Sarah Palin has a (boring) opinion piece in today’s Wall Street Journal, wherein she (or rather her ghostwriter) reiterates her fears about “death panels.” She blames the government for high costs of Medicare and Medicaid yet says healthcare reform including reductions in costs as proposed by the President amount to “rationing.”
Now look at one way Mr. Obama wants to eliminate inefficiency and waste: He’s asked Congress to create an Independent Medicare Advisory Council—an unelected, largely unaccountable group of experts charged with containing Medicare costs. In an interview with the New York Times in April, the president suggested that such a group, working outside of “normal political channels,” should guide decisions regarding that “huge driver of cost . . . the chronically ill and those toward the end of their lives . . . .”
Given such statements, is it any wonder that many of the sick and elderly are concerned that the Democrats’ proposals will ultimately lead to rationing of their health care by—dare I say it—death panels? Establishment voices dismissed that phrase, but it rang true for many Americans.
One wonders how healthcare costs can be reduced if plans to fund medical procedures that work, and eliminate those that do not, are not allowed to be enacted. There are huge amounts of wasteful spending throughout our healthcare system, public and private, and elimination of ineffective and unnecessary tests and treatments must occur to reduce costs and improve effectiveness at the same time. Characterizing elimination of waste as a type of “rationing by death panels” is shameful demagoguery. But is typical of the right in America today.
She also claims that healthcare reform will result in “unelected bureaucrats” making decisions affecting life and death healthcare matters. Well, even those of us lucky enough to have health insurance today must deal with decisions on life and death matters made exclusively by “unelected bureaucrats” in the private insurance companies or unelected employers deciding what coverage to offer. She seeks totally private healthcare which, by definition, is filled with nothing but “unelected” (and therefore absolutely unaccountable) bureaucrats. I would rather have a group of experts under government supervision making life and death decisions, not those who are paid to make such decisions in a manner designed to maximize the profits of a private company.

Data listing »

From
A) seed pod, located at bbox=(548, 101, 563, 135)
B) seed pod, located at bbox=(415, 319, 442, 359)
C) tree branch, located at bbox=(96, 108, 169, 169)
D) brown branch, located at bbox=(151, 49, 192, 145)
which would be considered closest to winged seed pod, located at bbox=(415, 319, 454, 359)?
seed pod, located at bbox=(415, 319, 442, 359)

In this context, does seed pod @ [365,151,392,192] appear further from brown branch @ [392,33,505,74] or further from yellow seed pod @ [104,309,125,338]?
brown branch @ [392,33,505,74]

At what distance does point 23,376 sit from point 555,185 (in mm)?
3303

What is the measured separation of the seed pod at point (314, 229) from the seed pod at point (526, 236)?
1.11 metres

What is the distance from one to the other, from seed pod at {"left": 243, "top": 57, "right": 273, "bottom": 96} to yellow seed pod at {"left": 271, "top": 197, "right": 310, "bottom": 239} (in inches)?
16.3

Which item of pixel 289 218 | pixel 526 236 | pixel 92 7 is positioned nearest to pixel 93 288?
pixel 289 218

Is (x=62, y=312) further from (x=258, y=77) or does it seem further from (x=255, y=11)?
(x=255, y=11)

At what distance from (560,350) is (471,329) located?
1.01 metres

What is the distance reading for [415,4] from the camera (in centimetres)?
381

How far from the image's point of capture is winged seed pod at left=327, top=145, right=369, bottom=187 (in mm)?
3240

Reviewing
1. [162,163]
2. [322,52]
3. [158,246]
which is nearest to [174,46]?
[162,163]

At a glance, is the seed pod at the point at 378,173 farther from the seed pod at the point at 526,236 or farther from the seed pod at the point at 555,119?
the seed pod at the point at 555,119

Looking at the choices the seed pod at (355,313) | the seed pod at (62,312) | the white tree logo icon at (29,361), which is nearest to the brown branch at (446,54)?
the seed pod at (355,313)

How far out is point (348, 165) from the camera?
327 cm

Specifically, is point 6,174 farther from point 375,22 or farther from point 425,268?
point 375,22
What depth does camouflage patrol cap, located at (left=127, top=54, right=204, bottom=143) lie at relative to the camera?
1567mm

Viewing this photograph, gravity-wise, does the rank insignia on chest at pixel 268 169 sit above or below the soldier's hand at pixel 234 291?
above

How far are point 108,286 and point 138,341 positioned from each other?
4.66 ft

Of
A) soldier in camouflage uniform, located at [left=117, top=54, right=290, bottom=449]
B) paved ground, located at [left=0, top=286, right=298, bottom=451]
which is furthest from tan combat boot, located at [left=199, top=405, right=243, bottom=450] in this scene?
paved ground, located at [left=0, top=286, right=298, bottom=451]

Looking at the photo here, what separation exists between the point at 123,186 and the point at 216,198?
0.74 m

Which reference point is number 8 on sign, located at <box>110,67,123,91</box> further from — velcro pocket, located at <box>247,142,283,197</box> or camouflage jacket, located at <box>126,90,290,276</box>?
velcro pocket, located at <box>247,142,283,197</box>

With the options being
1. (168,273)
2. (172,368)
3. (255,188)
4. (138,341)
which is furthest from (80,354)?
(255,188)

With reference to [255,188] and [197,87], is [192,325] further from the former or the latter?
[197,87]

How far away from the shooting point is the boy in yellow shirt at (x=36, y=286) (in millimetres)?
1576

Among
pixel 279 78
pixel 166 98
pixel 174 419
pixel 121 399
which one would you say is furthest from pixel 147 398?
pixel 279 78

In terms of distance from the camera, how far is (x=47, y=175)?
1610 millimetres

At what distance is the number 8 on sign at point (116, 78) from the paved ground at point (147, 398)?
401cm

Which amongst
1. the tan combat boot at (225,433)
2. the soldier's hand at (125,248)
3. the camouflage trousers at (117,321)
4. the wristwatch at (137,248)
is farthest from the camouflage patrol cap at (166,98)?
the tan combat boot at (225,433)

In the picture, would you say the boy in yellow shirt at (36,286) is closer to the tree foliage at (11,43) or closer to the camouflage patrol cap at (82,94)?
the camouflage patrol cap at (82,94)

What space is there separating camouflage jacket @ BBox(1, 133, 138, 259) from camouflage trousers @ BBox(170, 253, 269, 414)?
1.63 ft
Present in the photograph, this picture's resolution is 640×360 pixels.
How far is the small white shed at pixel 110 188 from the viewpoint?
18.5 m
...
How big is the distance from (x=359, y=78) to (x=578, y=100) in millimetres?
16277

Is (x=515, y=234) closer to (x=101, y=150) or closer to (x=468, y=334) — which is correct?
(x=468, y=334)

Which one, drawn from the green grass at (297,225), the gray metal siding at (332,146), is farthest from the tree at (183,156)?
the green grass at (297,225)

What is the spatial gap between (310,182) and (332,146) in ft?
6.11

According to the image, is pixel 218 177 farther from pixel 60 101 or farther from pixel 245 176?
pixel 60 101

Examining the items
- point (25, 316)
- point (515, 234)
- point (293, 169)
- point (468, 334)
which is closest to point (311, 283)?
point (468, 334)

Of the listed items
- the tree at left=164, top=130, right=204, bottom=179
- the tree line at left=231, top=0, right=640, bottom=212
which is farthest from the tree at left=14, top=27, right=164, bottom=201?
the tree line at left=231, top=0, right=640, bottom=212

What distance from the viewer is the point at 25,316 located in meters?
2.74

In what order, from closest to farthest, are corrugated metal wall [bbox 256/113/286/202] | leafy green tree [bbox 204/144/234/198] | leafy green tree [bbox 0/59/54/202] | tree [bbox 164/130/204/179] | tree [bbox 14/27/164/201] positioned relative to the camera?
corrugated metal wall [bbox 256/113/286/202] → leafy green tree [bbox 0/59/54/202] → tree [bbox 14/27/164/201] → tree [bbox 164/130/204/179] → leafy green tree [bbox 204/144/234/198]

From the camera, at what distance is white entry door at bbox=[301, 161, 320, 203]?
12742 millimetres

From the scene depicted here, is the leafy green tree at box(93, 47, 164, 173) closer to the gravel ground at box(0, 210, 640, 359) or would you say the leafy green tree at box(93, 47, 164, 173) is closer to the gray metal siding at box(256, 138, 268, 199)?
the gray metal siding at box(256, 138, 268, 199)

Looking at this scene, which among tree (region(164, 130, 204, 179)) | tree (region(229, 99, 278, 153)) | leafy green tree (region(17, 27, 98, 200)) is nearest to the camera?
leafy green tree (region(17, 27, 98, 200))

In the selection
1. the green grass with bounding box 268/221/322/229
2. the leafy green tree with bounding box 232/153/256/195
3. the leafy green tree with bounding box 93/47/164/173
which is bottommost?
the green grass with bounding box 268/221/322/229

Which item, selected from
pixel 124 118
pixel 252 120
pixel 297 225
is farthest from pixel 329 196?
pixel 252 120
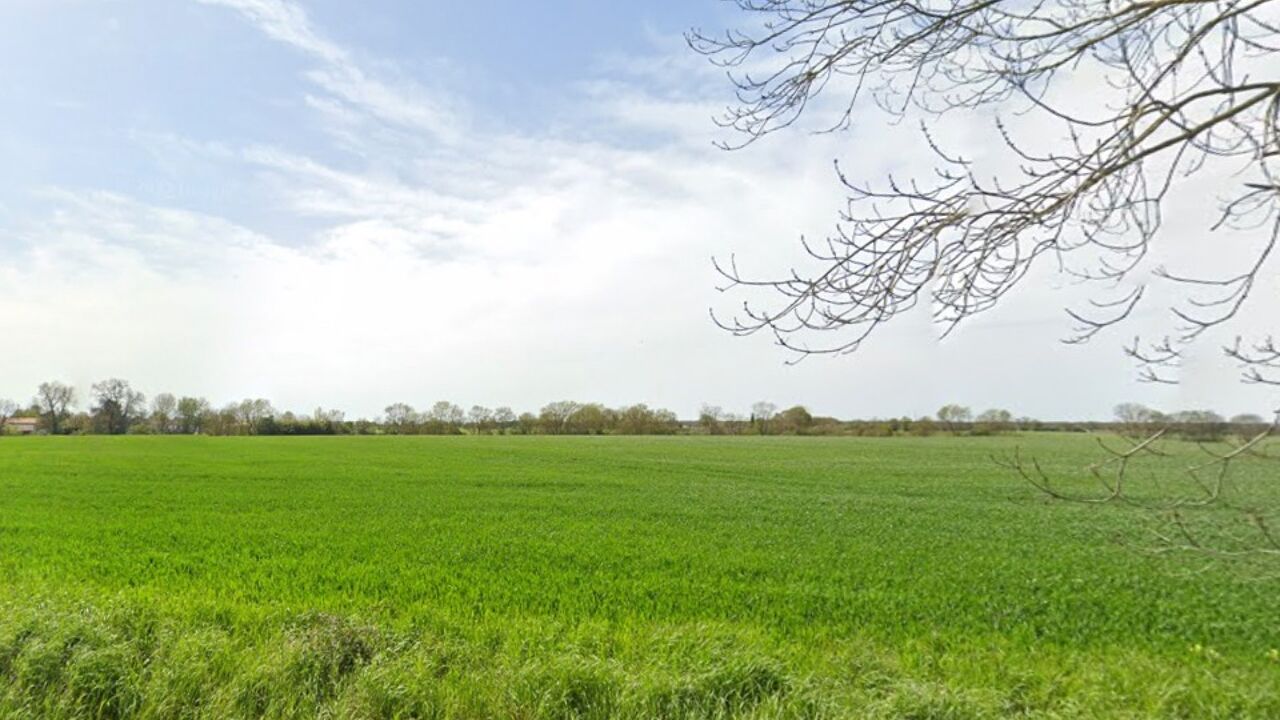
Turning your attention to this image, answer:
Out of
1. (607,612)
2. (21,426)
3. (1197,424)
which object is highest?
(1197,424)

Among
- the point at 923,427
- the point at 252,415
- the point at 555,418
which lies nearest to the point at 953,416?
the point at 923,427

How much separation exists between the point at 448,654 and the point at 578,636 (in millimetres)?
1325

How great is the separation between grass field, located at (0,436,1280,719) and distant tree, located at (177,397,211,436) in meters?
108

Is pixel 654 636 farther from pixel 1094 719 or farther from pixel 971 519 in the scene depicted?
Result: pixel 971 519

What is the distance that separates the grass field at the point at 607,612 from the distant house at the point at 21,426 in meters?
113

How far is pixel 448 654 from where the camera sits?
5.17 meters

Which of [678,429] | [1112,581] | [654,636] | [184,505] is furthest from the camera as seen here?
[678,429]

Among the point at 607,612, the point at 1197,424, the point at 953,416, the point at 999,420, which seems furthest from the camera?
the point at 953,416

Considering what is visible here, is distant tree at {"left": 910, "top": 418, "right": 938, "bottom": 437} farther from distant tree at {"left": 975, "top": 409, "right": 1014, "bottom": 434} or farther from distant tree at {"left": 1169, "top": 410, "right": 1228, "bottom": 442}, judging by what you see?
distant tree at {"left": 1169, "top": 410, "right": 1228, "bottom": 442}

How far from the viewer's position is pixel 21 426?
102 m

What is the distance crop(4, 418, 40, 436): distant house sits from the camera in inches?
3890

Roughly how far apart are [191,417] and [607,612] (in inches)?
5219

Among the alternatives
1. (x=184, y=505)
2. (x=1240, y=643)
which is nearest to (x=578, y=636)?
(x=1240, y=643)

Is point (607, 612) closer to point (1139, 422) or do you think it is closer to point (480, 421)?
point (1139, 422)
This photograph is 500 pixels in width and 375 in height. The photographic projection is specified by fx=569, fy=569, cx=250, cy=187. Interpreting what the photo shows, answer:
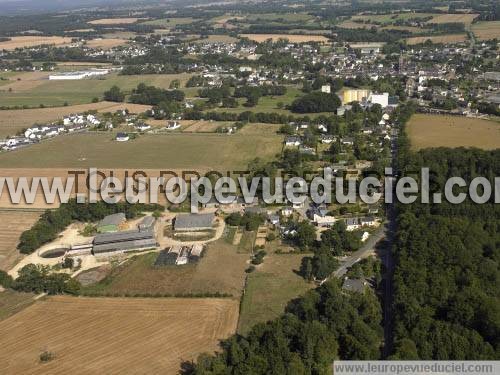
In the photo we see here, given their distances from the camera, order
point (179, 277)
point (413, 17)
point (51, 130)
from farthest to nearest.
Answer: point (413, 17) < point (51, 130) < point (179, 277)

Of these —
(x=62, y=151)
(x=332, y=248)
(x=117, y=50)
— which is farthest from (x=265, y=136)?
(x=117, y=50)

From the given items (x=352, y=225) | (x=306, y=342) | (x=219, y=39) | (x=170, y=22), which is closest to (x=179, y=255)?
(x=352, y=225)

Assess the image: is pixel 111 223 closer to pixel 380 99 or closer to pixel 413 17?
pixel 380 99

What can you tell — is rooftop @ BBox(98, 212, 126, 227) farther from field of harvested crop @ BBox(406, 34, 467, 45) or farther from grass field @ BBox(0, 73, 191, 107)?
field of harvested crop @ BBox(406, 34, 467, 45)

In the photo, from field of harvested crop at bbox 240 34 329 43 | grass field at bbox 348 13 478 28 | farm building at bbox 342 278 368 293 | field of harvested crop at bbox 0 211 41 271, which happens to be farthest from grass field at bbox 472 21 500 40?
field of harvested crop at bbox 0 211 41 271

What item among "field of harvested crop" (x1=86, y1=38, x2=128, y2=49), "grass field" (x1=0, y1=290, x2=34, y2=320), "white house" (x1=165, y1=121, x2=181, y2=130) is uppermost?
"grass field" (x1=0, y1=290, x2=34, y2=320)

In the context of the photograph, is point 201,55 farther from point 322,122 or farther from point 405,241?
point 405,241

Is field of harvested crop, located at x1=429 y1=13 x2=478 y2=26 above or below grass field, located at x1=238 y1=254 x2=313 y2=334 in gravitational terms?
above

Prompt 1 »
Set down, word for word, everything in the text on Sarah Palin's op-ed from "Now look at" down to "for many Americans.".
Prompt 2 »
According to the text on Sarah Palin's op-ed, what body has the president asked Congress to create?
The lines stand apart from the text on Sarah Palin's op-ed.

Answer 1 »
Now look at one way Mr. Obama wants to eliminate inefficiency and waste: He’s asked Congress to create an Independent Medicare Advisory Council—an unelected, largely unaccountable group of experts charged with containing Medicare costs. In an interview with the New York Times in April, the president suggested that such a group, working outside of “normal political channels,” should guide decisions regarding that “huge driver of cost . . . the chronically ill and those toward the end of their lives . . . .”
Given such statements, is it any wonder that many of the sick and elderly are concerned that the Democrats’ proposals will ultimately lead to rationing of their health care by—dare I say it—death panels? Establishment voices dismissed that phrase, but it rang true for many Americans.

Answer 2 »
An Independent Medicare Advisory Council.